Solve the following equations for r. Show your method and work. If no solution is possible, explain how you know.
a. r² + 12r + 18 = 7
Answer:
r² + 12r + 18 = 7
r² + 12r + 11 = 0
(r + 1)(r + 11) = 0
r = –1 or –11

b. r² + 2r – 3 = 4
Answer:
r² + 2r – 3 = 4
r² + 2r – 7 = 0
Completing the square:
r² + 2r + 1 = 7 + 1
(r + 1)² = 8
r + 1 = ± 2\(\sqrt{2}\)
r = -1 ± 2\(\sqrt{2}\)
Note: Students may opt to use the quadratic formula to solve this equation.

c. r² + 18r + 73 = -9
Answer:
r² + 18r + 73 = –9
r² + 18r + 82 = 0
Discriminant:
18² – 4(1)(82) =
324 – 328 =–4
There are no real solutions since the discriminant is negative.

Question 6.
Consider the equation x² – 2x – 6 = y + 2x + 15 and the function f(x) = 4x² – 16x – 84 in the following questions:
a. Show that the graph of the equation x² – 2x – 6 = y + 2x + 15 has x-intercepts at x = -3 and 7.
Answer:
Substituting –3 for x and 0 for y:
9 + 6 – 6 = 0 – 6 + 15
9 = 9
This true statement shows that (–3, 0) is an x-intercept on the graph of this equation.

Substituting 7 for x and 0 for y:
49 – 14 – 6 = 0 + 14 + 15
29 = 29
This true statement shows that (7, 0) is an x-intercept on the graph of this equation.

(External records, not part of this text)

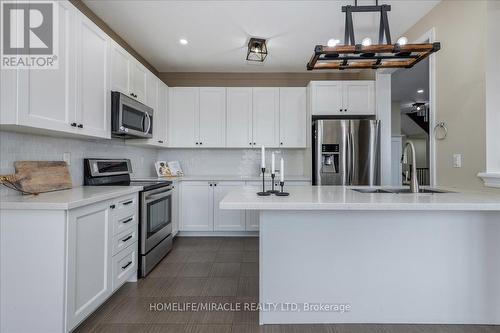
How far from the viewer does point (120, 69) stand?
2701mm

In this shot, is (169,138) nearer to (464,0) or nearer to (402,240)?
(402,240)

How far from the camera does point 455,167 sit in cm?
234

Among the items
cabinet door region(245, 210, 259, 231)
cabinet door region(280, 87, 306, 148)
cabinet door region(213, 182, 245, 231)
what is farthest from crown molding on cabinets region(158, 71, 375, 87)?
cabinet door region(245, 210, 259, 231)

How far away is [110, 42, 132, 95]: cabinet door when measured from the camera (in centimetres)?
257

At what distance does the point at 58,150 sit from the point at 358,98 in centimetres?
376

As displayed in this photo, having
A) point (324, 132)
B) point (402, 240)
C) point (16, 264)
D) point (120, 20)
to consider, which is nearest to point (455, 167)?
point (402, 240)

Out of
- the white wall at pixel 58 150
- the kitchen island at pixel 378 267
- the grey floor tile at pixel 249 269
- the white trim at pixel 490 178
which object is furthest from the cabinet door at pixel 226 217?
the white trim at pixel 490 178

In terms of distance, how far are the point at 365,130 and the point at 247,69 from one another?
6.86 feet

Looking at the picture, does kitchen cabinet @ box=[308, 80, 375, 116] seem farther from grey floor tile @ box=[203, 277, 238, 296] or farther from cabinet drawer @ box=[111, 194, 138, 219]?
cabinet drawer @ box=[111, 194, 138, 219]

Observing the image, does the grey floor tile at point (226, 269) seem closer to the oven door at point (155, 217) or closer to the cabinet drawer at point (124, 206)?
the oven door at point (155, 217)

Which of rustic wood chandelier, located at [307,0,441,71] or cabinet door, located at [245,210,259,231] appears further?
cabinet door, located at [245,210,259,231]

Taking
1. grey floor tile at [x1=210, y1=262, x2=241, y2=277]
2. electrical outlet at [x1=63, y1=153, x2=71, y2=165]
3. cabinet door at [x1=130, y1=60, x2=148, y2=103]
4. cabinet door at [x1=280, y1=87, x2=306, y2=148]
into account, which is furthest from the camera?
cabinet door at [x1=280, y1=87, x2=306, y2=148]

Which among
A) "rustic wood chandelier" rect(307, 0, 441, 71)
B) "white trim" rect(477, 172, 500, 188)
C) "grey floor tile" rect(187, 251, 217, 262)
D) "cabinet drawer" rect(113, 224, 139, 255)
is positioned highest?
"rustic wood chandelier" rect(307, 0, 441, 71)

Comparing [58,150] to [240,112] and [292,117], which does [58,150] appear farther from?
[292,117]
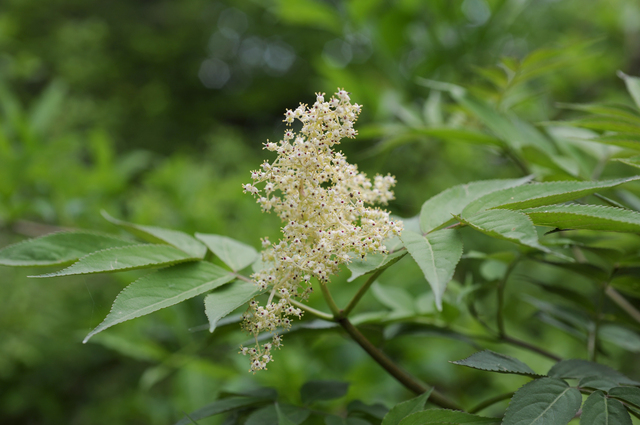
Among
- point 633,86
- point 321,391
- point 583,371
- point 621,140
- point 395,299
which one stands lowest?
point 321,391

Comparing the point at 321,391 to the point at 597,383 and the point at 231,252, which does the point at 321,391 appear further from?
the point at 597,383

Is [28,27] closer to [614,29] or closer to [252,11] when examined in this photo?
[252,11]

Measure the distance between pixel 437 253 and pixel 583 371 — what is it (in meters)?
0.39

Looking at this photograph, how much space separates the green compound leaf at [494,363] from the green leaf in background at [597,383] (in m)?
Result: 0.08

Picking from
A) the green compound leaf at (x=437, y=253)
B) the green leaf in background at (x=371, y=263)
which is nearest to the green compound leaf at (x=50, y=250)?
the green leaf in background at (x=371, y=263)

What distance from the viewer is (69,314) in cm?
386

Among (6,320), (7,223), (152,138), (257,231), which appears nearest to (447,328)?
(257,231)

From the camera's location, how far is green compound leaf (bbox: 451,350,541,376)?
71 centimetres

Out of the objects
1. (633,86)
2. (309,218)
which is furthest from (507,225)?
(633,86)

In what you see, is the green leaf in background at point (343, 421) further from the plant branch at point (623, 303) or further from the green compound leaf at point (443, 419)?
the plant branch at point (623, 303)

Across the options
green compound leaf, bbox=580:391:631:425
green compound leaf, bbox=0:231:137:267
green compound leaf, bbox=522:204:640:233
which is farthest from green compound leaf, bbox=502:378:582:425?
green compound leaf, bbox=0:231:137:267

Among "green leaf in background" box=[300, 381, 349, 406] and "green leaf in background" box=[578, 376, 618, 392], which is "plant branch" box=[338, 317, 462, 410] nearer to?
"green leaf in background" box=[300, 381, 349, 406]

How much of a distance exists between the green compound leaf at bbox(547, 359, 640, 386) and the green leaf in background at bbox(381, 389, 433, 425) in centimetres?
24

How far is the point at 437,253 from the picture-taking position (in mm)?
709
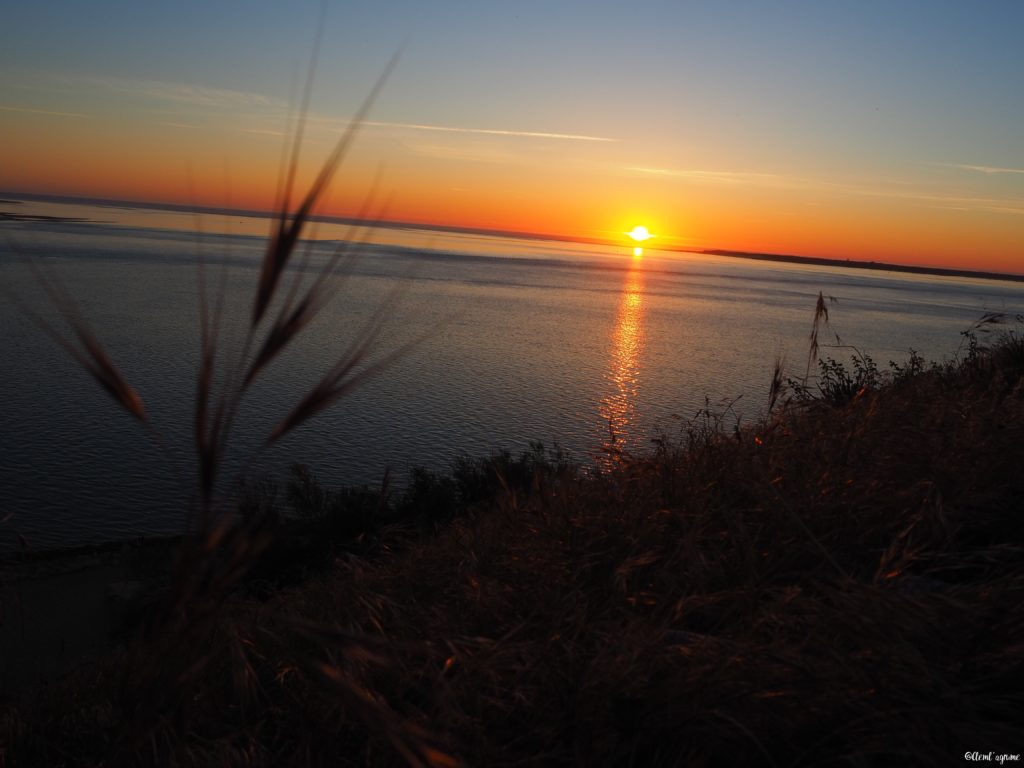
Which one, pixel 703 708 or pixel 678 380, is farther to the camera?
pixel 678 380

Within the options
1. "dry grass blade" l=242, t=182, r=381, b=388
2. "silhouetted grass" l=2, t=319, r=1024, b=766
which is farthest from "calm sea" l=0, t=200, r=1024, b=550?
"silhouetted grass" l=2, t=319, r=1024, b=766

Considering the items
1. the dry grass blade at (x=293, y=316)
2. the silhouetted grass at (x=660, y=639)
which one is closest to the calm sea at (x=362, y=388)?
the dry grass blade at (x=293, y=316)

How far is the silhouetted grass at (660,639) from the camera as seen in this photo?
204cm

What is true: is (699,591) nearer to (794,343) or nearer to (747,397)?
(747,397)

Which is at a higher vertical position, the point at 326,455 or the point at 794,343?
the point at 794,343

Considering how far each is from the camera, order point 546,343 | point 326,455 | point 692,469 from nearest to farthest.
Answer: point 692,469
point 326,455
point 546,343

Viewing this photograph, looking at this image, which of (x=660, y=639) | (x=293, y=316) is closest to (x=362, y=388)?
(x=660, y=639)

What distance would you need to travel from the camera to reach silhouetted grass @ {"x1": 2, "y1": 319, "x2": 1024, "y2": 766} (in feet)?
6.68

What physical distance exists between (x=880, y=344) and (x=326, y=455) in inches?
1054

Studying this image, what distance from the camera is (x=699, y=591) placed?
3066 millimetres

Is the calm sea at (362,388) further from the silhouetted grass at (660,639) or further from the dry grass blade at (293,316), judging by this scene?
the silhouetted grass at (660,639)

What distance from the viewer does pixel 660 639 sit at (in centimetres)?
240

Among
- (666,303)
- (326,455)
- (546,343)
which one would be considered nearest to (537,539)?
(326,455)

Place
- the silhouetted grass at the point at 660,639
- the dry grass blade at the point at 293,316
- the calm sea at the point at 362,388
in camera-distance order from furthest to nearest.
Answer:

b. Show that the zeros of the function f(x)=4x² – 16x – 84 are the same as the x-values of the x-intercepts for the graph of the equation in part (a) (i.e., x = -3 and 7).
Answer:
Substituting x = –3 and f(x) = 0:
4(9) – 16(–3) – 84 = 0
36 + 48 – 84 = 0
0 = 0

Substituting x = 7 and f(x)=0:
4(49) – 16(7) – 84 = 0
196 – 112 – 84 = 0
0 = 0

c. Explain how this function is different from the equation in part (a).
Answer:
The graph of the function would be a vertical stretch, with a scale factor of 4, of the graph of the equation. Or, you could say that the graph of the equation is a vertical shrink, with a scale factor of \(\frac{1}{4}\) of the graph of f. You know this because the formula for the function f is related to the equation. Solving the equation for y, you get y = x² – 4x – 21. So, y = \(\frac{1}{4}\) f(x).

d. Identify the vertex of the graphs of each by rewriting the equation and function in the completed-square form, a(x – h)² + k. Show your work. What is the same about the two vertices? How are they different? Explain why there is a difference.
Answer:
x² – 2x – 6 = y + 2x + 15
y = x² – 4x – 21
y=(x² – 4x + 4 ) – 21 – 4
y = (x – 2)² – 25
Vertex (2, –25)

4x² – 16x – 84 = f(x)
f(x) = 4(x² – 4x + 4 ) – 84 – 16
f(x) = 4(x – 2)² – 100
Vertex (2, –100)

The two vertices have the same x-coordinate (the same axis of symmetry), but the y-coordinate for the vertex of the graph of the function is 4 times the y-coordinate of the vertex of the graph of the two-variable equation because the graph of the function would be a vertical stretch (with a scale factor of 4) of the graph of the equation.

e. Write a new quadratic function with the same zeros but with a maximum rather than a minimum. Sketch a graph of your function, indicating the scale on the axes and the key features of the graph.

Answer:

Notes: Factored form is easiest to use with the zeros as the given information. We just need to have a negative leading coefficient. Any negative number will work. This example uses a = –1:
f(x) = – (x + 3)(x – 7).

To graph this function, plot the zeros/intercepts (–3, 0) and (7, 0). The vertex will be on the axis of symmetry (x = 2). Evaluate the equation for x = 2 to find the vertex, (2, 25), and sketch.

Results for the graphs may be wider or narrower, and the vertex may be higher or lower. However, all should open down, pass through the points (–3, 0) and (7, 0), and have 2 as the x-coordinate for the vertex.